Spring MVC is not taken seriously jet because of almost absent documentation. For 2.0 version they wrote couple more paragraphs. But still only pages 214-250 devoted to Spring MVC itself. Many features left undocumented.
For my recent project I had to build a form having 6 different sets of fields. Depending on selected value in combo-box I process specific set. The rest of fields are ignored. That was easy to decide but how to tell Spring no to bind some fields?

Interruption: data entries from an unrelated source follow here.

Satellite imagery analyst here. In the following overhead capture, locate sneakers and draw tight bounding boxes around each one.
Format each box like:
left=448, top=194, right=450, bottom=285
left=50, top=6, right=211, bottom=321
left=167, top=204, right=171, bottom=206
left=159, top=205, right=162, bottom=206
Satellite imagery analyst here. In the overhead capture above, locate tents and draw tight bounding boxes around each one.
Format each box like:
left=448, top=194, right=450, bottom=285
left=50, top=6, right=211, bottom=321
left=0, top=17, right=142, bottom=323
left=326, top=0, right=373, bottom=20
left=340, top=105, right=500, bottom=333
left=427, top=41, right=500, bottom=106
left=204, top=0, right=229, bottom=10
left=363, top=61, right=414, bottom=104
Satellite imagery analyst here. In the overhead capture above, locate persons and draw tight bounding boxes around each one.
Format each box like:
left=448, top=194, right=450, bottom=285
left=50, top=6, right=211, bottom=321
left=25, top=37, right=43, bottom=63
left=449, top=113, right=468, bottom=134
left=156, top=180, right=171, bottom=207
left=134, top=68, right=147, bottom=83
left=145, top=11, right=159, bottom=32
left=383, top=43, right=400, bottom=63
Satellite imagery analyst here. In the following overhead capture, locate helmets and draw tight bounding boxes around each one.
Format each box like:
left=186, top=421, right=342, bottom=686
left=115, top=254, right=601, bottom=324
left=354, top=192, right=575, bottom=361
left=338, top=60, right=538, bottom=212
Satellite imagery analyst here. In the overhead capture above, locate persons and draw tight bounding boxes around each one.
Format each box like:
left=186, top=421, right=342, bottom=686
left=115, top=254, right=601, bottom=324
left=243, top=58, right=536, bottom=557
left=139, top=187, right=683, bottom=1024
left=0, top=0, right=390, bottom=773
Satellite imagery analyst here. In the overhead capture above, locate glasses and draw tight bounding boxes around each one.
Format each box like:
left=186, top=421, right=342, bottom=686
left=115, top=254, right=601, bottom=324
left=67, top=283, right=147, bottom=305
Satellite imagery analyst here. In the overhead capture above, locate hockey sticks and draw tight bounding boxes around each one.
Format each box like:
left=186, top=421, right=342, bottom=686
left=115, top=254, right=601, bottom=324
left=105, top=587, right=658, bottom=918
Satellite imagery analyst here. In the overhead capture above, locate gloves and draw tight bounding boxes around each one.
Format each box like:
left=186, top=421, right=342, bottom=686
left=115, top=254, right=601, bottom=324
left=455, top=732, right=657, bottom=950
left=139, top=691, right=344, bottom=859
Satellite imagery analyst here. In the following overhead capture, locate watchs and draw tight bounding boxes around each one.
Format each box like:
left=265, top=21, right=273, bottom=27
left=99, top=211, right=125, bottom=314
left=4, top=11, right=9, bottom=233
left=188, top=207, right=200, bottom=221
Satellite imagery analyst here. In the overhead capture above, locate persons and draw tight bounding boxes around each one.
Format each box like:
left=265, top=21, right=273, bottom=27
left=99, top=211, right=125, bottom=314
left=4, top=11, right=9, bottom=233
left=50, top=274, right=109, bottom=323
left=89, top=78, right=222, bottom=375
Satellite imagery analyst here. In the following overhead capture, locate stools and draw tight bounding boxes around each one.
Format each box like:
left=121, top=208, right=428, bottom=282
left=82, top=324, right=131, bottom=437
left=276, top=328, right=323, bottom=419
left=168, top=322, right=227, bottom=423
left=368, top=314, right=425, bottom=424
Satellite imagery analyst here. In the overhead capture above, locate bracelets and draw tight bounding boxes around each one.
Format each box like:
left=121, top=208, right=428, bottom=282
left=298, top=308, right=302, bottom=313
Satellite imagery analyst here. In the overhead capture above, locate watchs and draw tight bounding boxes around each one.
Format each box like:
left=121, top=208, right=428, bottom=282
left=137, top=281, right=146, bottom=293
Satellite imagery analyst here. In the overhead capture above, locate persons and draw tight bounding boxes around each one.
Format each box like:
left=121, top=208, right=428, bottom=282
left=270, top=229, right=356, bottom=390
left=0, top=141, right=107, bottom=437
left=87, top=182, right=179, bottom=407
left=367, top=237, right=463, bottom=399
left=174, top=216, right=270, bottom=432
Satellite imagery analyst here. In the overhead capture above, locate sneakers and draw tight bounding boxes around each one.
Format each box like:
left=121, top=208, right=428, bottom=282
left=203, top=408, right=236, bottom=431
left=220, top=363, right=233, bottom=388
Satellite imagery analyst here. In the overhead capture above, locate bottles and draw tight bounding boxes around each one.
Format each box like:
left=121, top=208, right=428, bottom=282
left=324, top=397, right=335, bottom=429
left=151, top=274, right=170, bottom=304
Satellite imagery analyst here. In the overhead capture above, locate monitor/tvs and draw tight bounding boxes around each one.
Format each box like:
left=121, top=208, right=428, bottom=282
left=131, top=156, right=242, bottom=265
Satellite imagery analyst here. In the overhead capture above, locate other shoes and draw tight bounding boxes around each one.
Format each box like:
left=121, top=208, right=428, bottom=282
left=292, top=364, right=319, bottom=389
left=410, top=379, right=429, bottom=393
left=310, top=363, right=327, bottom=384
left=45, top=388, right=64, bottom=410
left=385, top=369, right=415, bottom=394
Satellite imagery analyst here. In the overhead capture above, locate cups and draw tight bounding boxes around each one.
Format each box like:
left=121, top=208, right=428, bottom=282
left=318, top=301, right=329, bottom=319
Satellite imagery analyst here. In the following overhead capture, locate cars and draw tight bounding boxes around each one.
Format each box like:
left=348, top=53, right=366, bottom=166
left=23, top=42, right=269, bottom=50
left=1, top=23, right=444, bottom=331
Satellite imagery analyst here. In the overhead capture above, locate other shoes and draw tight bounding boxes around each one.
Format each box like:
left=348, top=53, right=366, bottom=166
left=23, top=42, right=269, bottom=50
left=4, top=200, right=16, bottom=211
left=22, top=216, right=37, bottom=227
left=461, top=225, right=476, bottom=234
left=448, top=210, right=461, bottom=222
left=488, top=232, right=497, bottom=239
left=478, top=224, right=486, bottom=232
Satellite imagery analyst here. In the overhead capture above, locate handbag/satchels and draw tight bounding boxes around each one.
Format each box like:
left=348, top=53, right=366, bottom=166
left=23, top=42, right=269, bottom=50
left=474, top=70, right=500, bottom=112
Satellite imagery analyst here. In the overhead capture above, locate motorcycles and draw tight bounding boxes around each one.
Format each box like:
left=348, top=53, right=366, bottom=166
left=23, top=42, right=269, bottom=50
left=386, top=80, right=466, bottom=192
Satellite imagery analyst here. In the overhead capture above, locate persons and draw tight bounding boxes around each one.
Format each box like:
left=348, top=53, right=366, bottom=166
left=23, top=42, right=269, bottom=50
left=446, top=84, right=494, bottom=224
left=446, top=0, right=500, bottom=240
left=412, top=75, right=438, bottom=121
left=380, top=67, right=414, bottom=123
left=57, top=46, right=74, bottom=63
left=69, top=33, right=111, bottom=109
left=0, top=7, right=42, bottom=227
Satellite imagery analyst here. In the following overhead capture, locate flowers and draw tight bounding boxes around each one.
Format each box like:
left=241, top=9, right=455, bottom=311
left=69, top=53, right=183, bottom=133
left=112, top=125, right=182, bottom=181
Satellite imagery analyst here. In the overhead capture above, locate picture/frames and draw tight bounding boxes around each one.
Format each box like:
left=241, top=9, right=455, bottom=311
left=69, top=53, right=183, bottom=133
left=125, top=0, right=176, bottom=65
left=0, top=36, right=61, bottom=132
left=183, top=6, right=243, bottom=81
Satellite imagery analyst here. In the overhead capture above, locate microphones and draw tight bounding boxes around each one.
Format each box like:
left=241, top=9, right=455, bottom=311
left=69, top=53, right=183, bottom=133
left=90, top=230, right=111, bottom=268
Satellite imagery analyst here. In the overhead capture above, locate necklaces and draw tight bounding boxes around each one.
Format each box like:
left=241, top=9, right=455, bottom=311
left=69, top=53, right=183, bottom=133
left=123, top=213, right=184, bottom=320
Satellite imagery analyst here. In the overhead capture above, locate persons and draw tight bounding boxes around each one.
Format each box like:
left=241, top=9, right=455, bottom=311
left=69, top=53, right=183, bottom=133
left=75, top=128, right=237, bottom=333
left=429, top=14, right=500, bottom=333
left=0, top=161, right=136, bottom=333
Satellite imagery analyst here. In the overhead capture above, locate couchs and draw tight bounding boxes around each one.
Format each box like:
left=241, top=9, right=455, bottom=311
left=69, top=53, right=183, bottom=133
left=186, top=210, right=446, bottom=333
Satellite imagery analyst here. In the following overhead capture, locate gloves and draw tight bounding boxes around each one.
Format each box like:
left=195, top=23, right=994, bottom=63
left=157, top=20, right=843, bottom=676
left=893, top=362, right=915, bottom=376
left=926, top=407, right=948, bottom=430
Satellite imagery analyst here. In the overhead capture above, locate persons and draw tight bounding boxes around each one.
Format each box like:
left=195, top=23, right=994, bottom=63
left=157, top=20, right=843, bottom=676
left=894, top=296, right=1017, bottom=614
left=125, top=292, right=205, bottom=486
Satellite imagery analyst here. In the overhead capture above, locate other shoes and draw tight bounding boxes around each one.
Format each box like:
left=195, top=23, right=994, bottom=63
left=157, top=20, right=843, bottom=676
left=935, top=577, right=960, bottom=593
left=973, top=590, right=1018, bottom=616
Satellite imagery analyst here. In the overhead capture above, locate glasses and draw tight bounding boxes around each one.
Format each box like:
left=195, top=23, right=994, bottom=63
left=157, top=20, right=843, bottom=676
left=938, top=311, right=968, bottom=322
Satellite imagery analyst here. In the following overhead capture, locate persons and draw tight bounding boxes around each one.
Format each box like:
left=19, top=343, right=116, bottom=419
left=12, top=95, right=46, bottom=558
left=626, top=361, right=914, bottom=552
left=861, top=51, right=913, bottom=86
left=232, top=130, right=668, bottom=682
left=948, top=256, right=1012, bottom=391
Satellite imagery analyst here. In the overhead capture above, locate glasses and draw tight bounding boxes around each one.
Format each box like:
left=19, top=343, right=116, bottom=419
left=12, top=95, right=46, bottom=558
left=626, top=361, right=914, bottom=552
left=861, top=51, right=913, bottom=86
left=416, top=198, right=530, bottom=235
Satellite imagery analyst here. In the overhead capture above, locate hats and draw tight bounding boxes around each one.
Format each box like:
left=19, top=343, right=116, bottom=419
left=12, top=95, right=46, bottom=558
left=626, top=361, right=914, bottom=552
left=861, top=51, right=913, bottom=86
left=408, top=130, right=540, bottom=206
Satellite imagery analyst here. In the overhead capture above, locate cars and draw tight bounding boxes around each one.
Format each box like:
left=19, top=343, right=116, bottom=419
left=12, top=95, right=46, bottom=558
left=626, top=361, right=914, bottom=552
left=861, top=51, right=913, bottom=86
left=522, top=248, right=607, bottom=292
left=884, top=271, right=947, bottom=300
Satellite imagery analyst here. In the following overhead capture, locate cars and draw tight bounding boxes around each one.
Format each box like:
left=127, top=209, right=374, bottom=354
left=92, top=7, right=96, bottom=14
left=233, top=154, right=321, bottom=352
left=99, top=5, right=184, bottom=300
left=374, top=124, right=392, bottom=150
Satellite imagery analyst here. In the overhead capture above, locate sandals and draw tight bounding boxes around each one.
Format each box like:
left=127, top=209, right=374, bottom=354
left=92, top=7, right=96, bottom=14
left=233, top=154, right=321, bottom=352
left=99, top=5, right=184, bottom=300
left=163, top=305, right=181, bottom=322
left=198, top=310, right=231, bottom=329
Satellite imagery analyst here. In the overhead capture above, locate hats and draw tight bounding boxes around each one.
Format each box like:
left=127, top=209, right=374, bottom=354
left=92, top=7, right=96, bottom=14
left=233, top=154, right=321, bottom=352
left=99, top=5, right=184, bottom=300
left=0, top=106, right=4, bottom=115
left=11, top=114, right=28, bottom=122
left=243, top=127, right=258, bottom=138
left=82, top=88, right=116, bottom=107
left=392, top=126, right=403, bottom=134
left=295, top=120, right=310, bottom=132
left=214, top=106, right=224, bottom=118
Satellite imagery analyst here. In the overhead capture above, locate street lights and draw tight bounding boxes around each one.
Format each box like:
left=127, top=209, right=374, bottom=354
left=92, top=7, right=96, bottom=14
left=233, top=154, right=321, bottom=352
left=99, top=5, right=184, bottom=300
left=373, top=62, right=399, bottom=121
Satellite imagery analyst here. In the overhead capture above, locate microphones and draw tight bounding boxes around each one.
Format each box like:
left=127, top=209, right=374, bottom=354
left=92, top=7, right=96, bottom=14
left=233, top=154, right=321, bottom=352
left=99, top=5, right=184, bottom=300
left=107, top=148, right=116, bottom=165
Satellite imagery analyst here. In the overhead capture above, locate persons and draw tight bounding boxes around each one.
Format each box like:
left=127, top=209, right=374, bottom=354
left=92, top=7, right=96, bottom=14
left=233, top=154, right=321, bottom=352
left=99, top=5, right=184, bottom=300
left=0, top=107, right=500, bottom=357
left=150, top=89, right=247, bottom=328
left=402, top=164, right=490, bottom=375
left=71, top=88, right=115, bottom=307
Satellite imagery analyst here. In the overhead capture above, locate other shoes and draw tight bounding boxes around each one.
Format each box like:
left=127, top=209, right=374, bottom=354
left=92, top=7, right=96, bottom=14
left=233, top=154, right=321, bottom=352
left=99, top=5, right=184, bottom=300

One approach is to process input manually disabling automatic binding by overriding supressBinding function:
protected boolean suppressBinding(HttpServletRequest request) {
return false;
}
Will work but leaves whole burden of binding on your shoulders. You do not want that. The other approach is letting Spring know which fields you want to process and which not. Take a look:
protected void initBinder(HttpServletRequest request, ServletRequestDataBinder binder) {
super.initBinder(request, binder);
if (! isFormSubmission(request))
return ;
try {
String selectedBenefitType = ServletRequestUtils.getRequiredStringParameter(request, "benefitType");
List disallowedFields = new ArrayList();
//disallow processing of any field that do not belong to currently selected benefit
for (String benefitType:BaseBenefit.benefitTypes){
if (! selectedBenefitType.equalsIgnoreCase(benefitType)){
String fieldMask = StringUtils.uncapitalize(benefitType)+".*";
disallowedFields.add(fieldMask);
}
}
binder.setDisallowedFields(disallowedFields.toArray(new String[disallowedFields.size()]));
binder.setRequiredFields(new String[]{"benefitType", "sinceDate", "untilDate"});
} catch (ServletRequestBindingException e) {
logger.error(e.getMessage(), e);
throw new RuntimeException(e);
}
}
Here we pass list of unwanted fields to binder.setDisallowedFields and that is it. Those fields will not be bound and you will not receive ‘Can not convert field someDate to java.util.Date’ for fields that are not wanted, not filled and even hidden on the form. As you have probably noticed You can use wild-cards in field names.
I like Spring a lot. And I use it in every single Java project I do. So take my advice. When you want to use Spring MVC seriously, the first step is to tear away Spring MVC paragraph from documentation so you do not pretend that you have it at all. Read an API and dig into source code. Soon you will discover that your web-tier improved a lot.
June 21, 2007 at 6:00 am
I too used to have the spring source with me and do some debugging when ever needed. Spring forum is active and that helps a lot.
April 22, 2009 at 7:01 am
This is quite a up-to-date information. I’ll share it on Digg.
October 3, 2009 at 2:28 am
Hi:
you are so right. I am a java newbie, but I have been able to do a good amount with Spring MVC. My problem is Spring Portlet MVC. It seem like a great tool, but I cannot configure eclipse and pluto or anything so that I can debug or deploy portlets. Can’t, for the life of me, find any documentation on this. Do you have any insight?